To ensure consistent reads

Atomicity only guarantees that a transaction’s effects, if visible, are visible in their entirety. It does not prevent effects from becoming visible to only a subset of operations in a different transaction. Therefore, in many cases, atomicity of a write transaction itself is not sufficient to ensure that all reads witness consistent version of data; we need certain isolation gurantees on reads. Applications use transactions to achieve isolation. Usecases:

  1. BankAccount:
  2. When a user (A) saves money (an atomic transfer from checking to savings account), and immediately checks the total balance in her accounts by issuing two getBalance operations, one on each of her accounts, she might see an inconsistent balance. This can happen if first getBalance witnesses the effects of save transaction, but second does not, or vice versa. To prevent this from happening, both getBalance operations should be wrapped inside a transactions, which needs to be executed in isolation with respect to a consisten snapshot of the database.
  3. Microblog:
  4. A read operation on user A’s followers list might tell us that user B follows A, but a read of user B’s following list might return an inconsistent result. This happens if first read witnessed the followUser transaction whereas second read did not. This situation can be prevented by wrapping both reads in a transaction and insisting that this transaction be executed in isolation with respect to a consistent version of the database.
  5. When retrieving a user(A)’s profile using username, we perform two reads - one to fetch user’s uuid from his username, and other to fetch the profile details indexed by uuid. When the user A tries to view her profile immediately after registering, the first read may succeed but second read may fail due to the absence of relevant record. This happens if the first read witnesses the effects of addUser transactions, whereas the second read does not. This situation can also be avoided by wrapping both reads in a transaction and running it under an appropriate isolation.
  6. Rubis:
  7. When displaying the list of all bids on an item, we might encounter an instance of referential integrity violation, although none actually exists in the data. This can happen if a read operation on ItemBids table reads latest version of the table, whereas the subsequent read on the Bids table reads an earlier version, which may not contain certain bids. Fix for this case is same as above.

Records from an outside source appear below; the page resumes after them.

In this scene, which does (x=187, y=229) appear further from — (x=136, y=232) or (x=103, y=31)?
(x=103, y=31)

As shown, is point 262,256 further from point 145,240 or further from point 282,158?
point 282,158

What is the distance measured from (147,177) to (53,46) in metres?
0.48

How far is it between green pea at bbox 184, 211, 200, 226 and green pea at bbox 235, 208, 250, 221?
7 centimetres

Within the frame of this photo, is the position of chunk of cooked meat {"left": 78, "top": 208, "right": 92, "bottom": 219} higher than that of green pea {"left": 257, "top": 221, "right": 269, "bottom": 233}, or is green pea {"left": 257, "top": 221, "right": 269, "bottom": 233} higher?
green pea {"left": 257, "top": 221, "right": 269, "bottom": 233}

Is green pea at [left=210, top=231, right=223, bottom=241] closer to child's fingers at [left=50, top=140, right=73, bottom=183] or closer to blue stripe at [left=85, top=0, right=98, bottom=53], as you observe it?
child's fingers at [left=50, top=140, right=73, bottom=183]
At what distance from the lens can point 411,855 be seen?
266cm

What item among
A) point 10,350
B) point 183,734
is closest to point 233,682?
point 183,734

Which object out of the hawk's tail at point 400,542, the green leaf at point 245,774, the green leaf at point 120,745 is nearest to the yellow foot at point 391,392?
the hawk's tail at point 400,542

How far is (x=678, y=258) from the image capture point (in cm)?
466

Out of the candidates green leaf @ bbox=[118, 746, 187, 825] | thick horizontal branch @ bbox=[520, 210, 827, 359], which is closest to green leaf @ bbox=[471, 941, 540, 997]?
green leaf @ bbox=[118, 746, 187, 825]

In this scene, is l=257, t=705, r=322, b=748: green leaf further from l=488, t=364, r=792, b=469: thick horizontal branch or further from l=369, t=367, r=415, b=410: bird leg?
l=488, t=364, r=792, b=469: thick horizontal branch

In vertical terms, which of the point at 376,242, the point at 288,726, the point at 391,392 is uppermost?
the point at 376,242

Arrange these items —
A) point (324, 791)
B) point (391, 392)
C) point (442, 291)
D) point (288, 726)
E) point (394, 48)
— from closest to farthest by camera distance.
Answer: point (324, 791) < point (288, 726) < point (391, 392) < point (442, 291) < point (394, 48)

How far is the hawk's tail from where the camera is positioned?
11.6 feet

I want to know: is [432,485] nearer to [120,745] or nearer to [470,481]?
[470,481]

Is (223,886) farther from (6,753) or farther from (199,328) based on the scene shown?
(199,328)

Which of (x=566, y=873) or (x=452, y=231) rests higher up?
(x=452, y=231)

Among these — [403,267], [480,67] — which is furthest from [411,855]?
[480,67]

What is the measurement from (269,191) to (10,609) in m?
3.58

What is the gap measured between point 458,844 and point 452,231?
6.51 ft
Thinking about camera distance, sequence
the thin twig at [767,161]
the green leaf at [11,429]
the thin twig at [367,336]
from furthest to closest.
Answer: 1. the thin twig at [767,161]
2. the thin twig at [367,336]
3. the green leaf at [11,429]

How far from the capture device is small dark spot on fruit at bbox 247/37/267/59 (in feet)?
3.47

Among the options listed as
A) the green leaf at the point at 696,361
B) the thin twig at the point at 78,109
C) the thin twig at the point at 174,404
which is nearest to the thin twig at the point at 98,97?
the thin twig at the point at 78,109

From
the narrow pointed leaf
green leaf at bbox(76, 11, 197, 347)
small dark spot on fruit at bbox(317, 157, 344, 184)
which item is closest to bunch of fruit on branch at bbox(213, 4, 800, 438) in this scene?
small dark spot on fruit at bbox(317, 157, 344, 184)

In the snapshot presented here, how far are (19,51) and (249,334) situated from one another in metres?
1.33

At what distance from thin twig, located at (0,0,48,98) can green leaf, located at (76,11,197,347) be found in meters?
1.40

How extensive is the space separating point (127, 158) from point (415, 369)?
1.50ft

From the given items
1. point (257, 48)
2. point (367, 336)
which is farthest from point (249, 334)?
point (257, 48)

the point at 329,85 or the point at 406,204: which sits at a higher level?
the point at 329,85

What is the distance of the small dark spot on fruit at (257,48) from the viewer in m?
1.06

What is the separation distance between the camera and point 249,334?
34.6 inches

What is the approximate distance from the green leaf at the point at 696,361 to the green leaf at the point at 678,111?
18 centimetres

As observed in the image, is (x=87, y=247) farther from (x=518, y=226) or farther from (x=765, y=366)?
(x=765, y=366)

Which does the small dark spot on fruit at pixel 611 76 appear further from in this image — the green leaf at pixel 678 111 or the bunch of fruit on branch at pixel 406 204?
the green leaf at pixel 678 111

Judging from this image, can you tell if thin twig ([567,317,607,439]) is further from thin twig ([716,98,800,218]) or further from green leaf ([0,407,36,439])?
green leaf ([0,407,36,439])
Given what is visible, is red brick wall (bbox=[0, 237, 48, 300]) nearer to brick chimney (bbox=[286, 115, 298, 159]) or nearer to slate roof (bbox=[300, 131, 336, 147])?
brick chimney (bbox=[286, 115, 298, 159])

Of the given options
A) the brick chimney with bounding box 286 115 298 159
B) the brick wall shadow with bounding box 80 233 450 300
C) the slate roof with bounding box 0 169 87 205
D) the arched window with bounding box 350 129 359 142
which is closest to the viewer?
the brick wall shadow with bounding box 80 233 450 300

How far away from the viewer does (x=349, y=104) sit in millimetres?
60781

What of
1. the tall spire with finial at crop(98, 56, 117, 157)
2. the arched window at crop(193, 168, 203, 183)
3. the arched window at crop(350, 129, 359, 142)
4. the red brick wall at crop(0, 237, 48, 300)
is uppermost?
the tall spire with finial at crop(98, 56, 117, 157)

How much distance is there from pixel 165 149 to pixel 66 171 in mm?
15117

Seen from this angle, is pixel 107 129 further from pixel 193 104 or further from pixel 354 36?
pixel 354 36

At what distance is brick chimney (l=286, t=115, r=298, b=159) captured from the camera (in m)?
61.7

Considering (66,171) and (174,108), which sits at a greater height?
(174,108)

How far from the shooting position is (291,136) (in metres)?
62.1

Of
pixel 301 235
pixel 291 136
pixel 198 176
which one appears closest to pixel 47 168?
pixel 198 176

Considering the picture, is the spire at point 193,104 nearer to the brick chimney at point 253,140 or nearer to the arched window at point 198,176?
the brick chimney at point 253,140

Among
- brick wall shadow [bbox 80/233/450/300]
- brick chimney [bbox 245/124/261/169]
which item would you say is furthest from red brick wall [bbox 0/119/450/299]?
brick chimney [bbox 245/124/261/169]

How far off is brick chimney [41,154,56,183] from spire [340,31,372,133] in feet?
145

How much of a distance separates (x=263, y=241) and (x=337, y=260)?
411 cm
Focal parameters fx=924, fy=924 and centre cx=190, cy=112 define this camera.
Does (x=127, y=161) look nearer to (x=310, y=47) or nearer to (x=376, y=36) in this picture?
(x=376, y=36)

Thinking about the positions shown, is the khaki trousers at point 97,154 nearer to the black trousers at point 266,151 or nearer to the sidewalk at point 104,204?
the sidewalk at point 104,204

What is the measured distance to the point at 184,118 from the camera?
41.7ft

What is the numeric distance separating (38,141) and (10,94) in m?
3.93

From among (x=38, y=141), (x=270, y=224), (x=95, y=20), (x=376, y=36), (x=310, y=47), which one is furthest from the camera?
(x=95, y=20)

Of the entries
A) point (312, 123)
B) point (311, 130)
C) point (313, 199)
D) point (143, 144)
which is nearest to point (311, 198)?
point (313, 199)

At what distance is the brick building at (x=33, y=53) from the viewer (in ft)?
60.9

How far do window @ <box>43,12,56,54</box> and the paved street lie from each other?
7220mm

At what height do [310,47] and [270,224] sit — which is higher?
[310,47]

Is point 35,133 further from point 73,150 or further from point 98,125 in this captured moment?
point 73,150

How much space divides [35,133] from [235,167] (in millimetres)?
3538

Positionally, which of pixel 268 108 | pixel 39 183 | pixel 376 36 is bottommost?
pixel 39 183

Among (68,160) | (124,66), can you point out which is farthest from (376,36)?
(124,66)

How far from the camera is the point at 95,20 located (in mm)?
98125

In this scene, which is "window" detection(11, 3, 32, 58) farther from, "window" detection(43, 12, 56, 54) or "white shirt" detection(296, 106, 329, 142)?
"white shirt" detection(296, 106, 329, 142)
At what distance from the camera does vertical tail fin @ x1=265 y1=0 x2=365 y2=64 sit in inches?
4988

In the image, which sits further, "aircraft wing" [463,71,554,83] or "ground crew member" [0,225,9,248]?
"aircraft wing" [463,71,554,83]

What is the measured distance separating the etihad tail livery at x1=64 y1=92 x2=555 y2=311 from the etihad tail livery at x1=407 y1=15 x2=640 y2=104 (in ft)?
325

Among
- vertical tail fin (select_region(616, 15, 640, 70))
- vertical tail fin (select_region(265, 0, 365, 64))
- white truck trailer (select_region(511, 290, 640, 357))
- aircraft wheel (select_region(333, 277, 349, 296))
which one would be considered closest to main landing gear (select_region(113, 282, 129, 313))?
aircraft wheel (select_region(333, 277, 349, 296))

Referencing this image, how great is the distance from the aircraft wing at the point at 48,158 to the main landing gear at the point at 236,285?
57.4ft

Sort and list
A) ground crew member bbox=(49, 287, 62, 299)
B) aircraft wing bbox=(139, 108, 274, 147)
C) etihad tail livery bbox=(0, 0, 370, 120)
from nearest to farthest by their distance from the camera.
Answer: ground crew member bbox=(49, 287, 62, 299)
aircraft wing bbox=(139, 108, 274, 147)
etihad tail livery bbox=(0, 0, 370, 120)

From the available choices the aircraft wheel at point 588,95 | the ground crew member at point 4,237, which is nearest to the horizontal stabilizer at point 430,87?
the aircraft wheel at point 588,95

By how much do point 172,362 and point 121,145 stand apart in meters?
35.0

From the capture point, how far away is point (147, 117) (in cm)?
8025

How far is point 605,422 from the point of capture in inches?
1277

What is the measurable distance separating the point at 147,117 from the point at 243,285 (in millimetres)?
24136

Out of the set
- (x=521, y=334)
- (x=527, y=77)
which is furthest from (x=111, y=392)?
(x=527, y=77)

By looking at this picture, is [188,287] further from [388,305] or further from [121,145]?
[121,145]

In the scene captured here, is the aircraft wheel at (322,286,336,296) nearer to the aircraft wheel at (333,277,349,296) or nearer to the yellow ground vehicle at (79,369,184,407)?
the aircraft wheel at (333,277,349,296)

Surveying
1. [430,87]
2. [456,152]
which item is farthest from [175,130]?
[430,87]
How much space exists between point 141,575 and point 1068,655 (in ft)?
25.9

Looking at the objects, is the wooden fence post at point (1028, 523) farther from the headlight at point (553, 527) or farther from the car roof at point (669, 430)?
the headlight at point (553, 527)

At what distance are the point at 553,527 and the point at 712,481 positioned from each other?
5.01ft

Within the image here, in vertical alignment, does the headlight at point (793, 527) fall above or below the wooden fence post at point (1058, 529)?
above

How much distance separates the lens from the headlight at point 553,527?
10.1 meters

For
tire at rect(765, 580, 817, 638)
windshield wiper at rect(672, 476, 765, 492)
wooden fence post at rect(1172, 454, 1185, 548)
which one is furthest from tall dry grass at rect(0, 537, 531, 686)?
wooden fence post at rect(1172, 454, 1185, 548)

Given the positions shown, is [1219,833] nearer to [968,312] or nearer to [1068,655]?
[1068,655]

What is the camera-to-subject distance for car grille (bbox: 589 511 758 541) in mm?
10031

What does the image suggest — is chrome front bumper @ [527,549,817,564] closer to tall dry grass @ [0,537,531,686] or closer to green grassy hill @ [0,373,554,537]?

To perform consistent (integrity-respecting) updates

Making atomic updates to the data in complete isolation can still leave the data in an invalid state. This happens when multiple such atomic updates succeed in complete isolation, but the merging resultant states results in an inconsistent state. Applications use serializable transactions to preempt the possibility of a concurrent conflicting update. Usecases:

  1. BankAccount
  2. A transfer transaction from account A to account B has to be serializable with respect to all other transfer transactions from account A to gaurantee application invariant of non-zero balance.
  3. Microblog:
  4. When deactivating the account of user (A), the userId has to be removed from the following list of all her followers, and subsequently from the user table. All operations should appear to have happened simultaneously, so they have to be wrapped in a transaction. Furthermore, to prevent violation of referential integrity, the transaction has to be serializable with respect to all addFollower transactions adding followers to A.
  5. Rubis:
  6. concludeAuction and cancelBid transactions both can independently succeed possibly resulting in a state, where a bid is simultaneously a winning bid and a canceled bid. To avoid this inconsistency, cancelBid transaction needs to be serializable with concludeAuction transaction.

Notes

  • Circular referencing.
  • Let a transaction T contain an SC operation. If a transaction T' requests RR isolation w.r.t T, then T and T' are automatically serializable.